Almost every day there’s a news report about some amateur blasters setting themselves on fire trying to make hash oil. There was, for instance, just yesterday news in the CBC of an explosion in New Brunswick, Canada, where two men were left in “critical condition with severe burns.” The two had blown up a garage. Luckily, a woman and a young child in the attached house were unharmed.
Though more and more extraction artists are of the schooled, cautious, and licensed variety, these accidental explosions are still a common occurrence. Everyone knows they’re dangerous, and no one wants to get burned. But what people might not know is that hash oil burns can actually be more severe and expensive to treat than other kinds of burns.
That’s according to a small study conducted by students at the University of Toronto Scarborough. “Canada is set to legalize cannabis next summer, but the impact of this policy change on burns from cannabis oil production is unknown,” lead author Sarthak Sinha, a fourth-year psychology and neuroscience undergraduate, told U of T News. “We felt it was important to get some Canadian data since the proposed law set to kick in next summer will permit home production of cannabis oil.”
Sinha and his co-researchers looked at medical burn records from a hospital in Alberta, and compared them to the findings of five other studies conducted in the U.S. and New Zealand.
They found patterns that separated burns from hash oil explosions from other kinds of burns. For one thing, patients tended to be young and male. Men, they found, are in general twice as likely to be treated for burns as women, but they are ten times as likely to be treated for hash oil-caused burns as women.

Supplied material:
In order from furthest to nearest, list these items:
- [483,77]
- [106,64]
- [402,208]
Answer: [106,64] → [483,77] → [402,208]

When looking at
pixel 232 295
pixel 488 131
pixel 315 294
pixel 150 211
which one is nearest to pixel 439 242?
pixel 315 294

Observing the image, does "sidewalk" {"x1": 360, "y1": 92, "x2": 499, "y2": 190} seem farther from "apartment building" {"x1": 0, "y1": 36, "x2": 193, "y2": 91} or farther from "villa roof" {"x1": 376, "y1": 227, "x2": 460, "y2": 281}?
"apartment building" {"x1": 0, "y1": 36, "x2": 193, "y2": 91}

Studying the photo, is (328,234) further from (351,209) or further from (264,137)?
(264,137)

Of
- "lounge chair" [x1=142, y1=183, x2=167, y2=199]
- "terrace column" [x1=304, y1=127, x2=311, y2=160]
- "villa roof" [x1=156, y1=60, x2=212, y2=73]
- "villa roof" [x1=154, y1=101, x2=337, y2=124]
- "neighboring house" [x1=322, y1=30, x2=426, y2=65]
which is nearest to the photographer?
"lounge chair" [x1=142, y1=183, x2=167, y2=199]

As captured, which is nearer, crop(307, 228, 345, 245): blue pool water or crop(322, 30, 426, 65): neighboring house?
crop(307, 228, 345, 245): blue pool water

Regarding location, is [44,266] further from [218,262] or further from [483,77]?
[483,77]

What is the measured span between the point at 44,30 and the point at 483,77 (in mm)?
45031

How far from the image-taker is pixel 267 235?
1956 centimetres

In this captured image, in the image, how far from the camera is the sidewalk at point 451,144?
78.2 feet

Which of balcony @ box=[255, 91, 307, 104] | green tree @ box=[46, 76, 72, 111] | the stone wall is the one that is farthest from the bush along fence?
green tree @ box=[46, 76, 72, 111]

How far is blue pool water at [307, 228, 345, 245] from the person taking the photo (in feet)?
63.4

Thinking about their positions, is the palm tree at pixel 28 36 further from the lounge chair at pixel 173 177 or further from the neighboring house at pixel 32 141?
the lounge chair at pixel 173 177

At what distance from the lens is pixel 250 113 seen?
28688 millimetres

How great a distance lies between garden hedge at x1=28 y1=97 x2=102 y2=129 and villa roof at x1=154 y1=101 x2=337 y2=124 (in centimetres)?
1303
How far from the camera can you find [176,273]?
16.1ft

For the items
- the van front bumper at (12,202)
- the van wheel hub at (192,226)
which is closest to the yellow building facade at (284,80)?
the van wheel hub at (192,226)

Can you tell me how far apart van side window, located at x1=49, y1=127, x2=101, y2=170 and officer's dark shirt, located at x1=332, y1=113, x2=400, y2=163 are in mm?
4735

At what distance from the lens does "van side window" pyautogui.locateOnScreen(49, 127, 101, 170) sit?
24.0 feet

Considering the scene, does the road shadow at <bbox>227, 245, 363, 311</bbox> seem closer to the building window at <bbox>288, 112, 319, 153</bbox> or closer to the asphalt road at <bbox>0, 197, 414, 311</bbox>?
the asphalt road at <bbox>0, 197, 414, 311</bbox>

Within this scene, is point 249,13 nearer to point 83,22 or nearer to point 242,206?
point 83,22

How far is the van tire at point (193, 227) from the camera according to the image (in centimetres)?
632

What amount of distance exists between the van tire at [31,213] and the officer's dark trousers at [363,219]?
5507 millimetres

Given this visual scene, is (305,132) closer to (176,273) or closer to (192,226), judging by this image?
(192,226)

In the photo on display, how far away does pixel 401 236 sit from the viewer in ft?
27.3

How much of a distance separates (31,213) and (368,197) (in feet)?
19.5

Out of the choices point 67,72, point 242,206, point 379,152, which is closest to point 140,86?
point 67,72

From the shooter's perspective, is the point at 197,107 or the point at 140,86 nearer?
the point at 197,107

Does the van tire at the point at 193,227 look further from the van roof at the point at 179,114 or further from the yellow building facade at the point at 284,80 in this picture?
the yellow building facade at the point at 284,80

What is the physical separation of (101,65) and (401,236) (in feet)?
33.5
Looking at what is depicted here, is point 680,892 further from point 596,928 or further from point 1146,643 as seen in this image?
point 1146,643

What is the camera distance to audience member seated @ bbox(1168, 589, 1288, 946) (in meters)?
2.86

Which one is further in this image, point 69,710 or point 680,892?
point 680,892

Required action A:
Copy the part of the hash oil burns article that opens with the words containing "Though more and" and closes with "than other kinds of burns.".
Required action B:
Pick up the article on hash oil burns where it stops and write what comes next.

Exercise result A:
Though more and more extraction artists are of the schooled, cautious, and licensed variety, these accidental explosions are still a common occurrence. Everyone knows they’re dangerous, and no one wants to get burned. But what people might not know is that hash oil burns can actually be more severe and expensive to treat than other kinds of burns.

Exercise result B:
More significantly for those thinking of setting up their own DIY lab in their garage, Sinha and company also found that hash oil burns tended to cover a larger surface area of the body than other kinds of burns, meaning patients had to undergo more surgery and longer recovery times. Not surprisingly, that means that they also tend to be more expensive to treat than your average burn.
Sinha also noted that the study was incomplete, as many people who suffer from hash oil burns might not seek out medical treatment, so as to avoid criminal charges associated with running an explosive drug lab.
The researcher is careful to say that blasting hash oil doesn’t inherently have to be unsafe, only that communities should be more mindful of the dangers involved. “One of the biggest takeaways should be greater awareness around cannabis oil production,” he said. “This doesn’t have to be a dangerous activity if done properly, but often it’s done in isolation and without proper equipment.”